La humilde nobleza de Elie Wiesel

PARÍS – La historia comienza en un mundo que ya no existe, en las fronteras de Rutenia, Bucovina y Galitzia, lugares olvidados que fueron la gloria del Imperio de los Habsburgos y del judaísmo europeo. Setenta años después, todo lo que queda de ese mundo es palacios en ruinas, iglesias barrocas vacías y sinagogas arrasadas que nunca se reconstruyeron. Y ahora se quedó sin uno de sus últimos testigos: Elie Wiesel.

Wiesel sobrevivió a la aniquilación de ese mundo, y la transformó en un segundo nacimiento, para dedicar su vida, en temor y temblor, a la resurrección de los que perecieron.

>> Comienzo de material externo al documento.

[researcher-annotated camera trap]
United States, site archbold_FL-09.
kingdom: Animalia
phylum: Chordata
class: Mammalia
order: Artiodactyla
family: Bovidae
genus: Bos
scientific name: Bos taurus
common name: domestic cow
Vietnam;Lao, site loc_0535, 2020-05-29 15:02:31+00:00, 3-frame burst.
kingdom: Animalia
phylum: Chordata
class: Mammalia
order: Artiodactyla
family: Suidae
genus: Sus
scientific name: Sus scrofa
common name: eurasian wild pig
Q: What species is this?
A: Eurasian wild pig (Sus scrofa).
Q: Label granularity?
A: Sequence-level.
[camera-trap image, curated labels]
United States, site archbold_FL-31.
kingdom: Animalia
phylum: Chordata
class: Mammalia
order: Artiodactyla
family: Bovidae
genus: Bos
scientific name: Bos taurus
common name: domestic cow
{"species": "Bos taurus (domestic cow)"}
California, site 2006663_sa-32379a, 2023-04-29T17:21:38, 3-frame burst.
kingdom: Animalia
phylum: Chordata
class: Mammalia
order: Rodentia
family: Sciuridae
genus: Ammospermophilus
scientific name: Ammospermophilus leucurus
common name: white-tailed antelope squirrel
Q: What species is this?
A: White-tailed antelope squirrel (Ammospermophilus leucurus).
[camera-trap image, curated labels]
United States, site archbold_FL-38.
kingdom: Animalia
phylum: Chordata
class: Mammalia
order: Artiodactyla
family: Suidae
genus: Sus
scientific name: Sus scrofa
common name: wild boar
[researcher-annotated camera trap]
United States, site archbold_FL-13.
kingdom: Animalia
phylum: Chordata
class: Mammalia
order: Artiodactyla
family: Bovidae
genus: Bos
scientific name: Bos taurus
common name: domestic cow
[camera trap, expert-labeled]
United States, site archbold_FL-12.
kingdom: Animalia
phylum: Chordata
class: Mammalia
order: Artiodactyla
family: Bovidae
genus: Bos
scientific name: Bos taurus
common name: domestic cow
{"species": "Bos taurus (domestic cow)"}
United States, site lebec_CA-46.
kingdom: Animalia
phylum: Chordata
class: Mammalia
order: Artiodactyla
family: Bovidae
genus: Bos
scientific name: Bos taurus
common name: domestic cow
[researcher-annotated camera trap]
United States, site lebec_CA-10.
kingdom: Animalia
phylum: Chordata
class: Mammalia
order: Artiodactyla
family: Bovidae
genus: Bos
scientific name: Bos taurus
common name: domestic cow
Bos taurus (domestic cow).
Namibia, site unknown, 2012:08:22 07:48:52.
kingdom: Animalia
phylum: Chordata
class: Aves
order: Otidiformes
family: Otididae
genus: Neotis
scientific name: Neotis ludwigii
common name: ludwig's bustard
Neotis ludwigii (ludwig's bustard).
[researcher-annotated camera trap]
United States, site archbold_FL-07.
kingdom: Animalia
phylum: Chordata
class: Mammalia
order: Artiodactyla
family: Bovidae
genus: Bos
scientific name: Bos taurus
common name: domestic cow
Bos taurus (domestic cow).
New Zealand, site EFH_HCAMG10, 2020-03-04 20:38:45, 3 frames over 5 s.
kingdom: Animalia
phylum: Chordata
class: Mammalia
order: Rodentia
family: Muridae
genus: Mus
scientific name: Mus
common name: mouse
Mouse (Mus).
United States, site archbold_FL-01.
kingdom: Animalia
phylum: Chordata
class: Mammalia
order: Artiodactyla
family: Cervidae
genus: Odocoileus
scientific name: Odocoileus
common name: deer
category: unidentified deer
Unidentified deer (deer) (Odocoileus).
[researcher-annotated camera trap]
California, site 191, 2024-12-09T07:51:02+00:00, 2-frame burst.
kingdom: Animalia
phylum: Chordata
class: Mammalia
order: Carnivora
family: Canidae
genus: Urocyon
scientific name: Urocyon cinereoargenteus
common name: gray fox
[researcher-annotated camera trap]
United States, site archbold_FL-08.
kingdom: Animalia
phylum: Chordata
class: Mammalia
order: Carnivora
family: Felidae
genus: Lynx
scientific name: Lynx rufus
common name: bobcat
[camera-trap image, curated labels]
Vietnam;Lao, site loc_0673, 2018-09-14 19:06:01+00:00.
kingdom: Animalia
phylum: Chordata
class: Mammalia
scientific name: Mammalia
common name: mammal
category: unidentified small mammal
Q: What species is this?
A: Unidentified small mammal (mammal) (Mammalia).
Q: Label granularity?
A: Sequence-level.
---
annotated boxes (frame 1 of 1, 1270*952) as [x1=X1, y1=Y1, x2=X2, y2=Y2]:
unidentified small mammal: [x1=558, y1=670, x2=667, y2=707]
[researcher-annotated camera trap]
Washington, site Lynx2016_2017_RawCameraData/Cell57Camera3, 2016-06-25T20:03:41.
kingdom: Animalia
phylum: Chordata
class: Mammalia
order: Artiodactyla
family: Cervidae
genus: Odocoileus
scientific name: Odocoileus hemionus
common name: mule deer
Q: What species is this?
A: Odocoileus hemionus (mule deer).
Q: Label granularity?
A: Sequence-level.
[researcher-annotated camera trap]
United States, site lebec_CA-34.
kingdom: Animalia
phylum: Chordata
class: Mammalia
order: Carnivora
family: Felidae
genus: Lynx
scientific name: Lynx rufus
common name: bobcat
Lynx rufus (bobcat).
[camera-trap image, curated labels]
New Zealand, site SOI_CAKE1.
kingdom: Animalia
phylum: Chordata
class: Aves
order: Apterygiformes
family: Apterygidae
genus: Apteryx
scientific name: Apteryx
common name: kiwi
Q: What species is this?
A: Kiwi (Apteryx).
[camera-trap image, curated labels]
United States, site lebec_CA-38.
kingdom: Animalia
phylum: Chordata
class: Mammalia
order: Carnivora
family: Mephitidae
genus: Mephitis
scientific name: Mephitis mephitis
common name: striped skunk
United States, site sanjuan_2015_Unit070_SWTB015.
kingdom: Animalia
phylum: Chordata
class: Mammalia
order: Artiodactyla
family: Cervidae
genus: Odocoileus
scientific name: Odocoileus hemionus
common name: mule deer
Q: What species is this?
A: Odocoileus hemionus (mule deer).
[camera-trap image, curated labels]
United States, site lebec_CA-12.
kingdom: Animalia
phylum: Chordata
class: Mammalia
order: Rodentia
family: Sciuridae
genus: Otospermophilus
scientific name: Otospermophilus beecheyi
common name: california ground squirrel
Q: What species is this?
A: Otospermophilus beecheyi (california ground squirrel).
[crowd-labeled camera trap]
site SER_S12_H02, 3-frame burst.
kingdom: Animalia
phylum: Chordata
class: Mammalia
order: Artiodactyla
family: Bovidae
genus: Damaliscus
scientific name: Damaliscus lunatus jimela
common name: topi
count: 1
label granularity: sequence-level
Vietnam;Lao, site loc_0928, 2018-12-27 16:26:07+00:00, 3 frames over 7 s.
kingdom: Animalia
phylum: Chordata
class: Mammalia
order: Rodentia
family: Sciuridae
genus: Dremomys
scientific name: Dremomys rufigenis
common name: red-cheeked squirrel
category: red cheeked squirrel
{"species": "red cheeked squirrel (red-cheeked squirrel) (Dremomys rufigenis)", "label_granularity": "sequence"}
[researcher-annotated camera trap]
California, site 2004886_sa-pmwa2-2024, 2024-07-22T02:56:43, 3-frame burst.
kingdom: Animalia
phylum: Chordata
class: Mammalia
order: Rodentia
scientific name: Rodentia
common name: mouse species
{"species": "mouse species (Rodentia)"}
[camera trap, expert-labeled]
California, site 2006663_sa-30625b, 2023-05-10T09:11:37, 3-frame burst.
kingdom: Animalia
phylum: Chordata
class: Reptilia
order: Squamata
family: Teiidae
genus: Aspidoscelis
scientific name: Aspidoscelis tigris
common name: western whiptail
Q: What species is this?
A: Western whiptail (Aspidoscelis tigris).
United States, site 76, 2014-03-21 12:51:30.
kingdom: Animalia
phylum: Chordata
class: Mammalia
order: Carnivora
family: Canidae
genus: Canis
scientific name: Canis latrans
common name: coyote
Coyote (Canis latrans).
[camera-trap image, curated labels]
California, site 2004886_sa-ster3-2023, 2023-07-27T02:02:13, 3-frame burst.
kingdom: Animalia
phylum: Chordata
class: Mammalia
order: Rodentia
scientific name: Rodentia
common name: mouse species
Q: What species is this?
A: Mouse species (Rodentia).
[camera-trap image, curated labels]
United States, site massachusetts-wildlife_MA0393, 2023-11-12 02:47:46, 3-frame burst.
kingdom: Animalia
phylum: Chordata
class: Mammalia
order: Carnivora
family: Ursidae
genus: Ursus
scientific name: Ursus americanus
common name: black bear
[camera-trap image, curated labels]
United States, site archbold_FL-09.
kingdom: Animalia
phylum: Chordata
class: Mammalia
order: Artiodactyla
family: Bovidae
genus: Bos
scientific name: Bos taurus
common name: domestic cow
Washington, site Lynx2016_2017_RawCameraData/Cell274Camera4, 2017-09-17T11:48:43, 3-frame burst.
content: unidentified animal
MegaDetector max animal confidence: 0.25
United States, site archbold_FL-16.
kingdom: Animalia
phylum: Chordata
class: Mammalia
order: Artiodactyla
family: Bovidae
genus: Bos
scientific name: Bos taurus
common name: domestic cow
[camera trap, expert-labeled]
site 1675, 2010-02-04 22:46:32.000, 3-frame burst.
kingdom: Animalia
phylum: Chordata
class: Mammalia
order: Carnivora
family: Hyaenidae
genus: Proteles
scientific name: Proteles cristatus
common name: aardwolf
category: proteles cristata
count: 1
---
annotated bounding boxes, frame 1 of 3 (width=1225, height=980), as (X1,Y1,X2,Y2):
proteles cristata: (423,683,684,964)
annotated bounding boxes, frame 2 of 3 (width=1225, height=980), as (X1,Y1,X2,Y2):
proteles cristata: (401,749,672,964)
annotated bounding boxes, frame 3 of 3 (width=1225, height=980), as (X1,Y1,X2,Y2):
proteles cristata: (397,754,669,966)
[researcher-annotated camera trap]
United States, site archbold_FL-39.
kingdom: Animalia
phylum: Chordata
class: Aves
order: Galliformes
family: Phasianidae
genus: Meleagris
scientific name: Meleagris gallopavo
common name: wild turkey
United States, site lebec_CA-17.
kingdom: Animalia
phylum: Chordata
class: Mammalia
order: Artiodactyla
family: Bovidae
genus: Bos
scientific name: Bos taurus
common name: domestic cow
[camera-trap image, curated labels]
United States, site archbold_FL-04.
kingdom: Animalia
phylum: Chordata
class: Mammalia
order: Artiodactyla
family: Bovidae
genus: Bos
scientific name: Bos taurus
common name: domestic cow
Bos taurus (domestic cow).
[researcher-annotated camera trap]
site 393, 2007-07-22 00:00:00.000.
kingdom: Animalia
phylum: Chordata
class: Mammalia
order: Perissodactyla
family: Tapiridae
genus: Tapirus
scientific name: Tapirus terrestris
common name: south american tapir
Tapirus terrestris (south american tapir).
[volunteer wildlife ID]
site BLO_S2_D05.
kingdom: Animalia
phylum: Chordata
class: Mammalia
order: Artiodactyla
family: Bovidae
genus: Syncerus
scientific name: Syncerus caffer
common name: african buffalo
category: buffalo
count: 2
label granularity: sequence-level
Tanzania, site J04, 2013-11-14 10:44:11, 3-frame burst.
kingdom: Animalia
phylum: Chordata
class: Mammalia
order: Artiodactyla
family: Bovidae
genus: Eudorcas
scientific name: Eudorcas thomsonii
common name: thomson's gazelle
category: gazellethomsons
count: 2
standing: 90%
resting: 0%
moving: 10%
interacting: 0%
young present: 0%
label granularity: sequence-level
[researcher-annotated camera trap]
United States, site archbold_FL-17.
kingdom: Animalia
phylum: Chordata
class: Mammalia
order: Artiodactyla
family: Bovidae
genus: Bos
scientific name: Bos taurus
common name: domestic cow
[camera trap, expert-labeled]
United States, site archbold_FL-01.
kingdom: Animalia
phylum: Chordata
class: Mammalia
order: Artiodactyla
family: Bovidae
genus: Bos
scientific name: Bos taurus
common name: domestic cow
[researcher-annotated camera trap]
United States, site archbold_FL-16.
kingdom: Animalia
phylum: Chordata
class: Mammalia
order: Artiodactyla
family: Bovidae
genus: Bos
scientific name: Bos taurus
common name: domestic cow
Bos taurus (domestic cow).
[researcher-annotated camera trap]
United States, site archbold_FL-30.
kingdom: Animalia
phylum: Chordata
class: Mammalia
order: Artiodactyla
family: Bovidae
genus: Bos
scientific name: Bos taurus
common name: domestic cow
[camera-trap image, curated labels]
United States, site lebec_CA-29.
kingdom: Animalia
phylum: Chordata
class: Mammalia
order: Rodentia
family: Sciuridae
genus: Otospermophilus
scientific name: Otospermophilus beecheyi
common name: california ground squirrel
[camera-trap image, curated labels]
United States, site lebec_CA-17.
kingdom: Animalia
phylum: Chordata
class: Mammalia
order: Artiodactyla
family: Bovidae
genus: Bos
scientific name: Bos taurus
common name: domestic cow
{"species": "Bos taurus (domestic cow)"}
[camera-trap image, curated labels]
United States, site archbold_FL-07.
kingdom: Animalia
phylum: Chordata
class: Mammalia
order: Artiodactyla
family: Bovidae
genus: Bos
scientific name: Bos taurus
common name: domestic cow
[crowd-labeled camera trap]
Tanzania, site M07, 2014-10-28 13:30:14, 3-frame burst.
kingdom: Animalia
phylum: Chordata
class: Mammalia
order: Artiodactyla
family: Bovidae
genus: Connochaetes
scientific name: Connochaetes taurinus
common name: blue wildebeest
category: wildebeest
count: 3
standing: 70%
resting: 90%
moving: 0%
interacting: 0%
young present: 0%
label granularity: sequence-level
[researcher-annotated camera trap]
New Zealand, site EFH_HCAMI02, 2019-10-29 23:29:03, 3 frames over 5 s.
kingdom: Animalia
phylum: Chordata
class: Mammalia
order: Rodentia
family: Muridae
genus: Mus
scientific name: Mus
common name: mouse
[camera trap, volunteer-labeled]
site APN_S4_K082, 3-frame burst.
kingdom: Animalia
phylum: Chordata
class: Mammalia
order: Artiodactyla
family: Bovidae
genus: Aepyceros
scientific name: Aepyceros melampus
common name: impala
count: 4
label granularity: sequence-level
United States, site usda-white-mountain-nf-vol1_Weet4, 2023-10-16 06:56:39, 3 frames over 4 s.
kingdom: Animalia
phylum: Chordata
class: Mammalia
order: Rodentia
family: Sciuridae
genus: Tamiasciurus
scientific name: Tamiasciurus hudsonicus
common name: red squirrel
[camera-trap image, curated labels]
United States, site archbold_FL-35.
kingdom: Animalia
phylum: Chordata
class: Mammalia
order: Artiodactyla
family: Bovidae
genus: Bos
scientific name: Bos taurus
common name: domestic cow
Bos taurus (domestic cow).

Eso es, en mi opinión, lo que se destaca en la vida del autor de La noche y Mensajeros de Dios.

En los años que siguieron a 1945, Wiesel se codeó con los más grandes entre los grandes. Se granjeó la misma admiración, vasta, mundial, perdurable, que Yehudi Menuhin. Pero nunca dejó de ser ese yehudi, ese judío común y corriente, ese sobreviviente al que el corazón se le aceleraba al pasar por la aduana, en Nueva York o en París.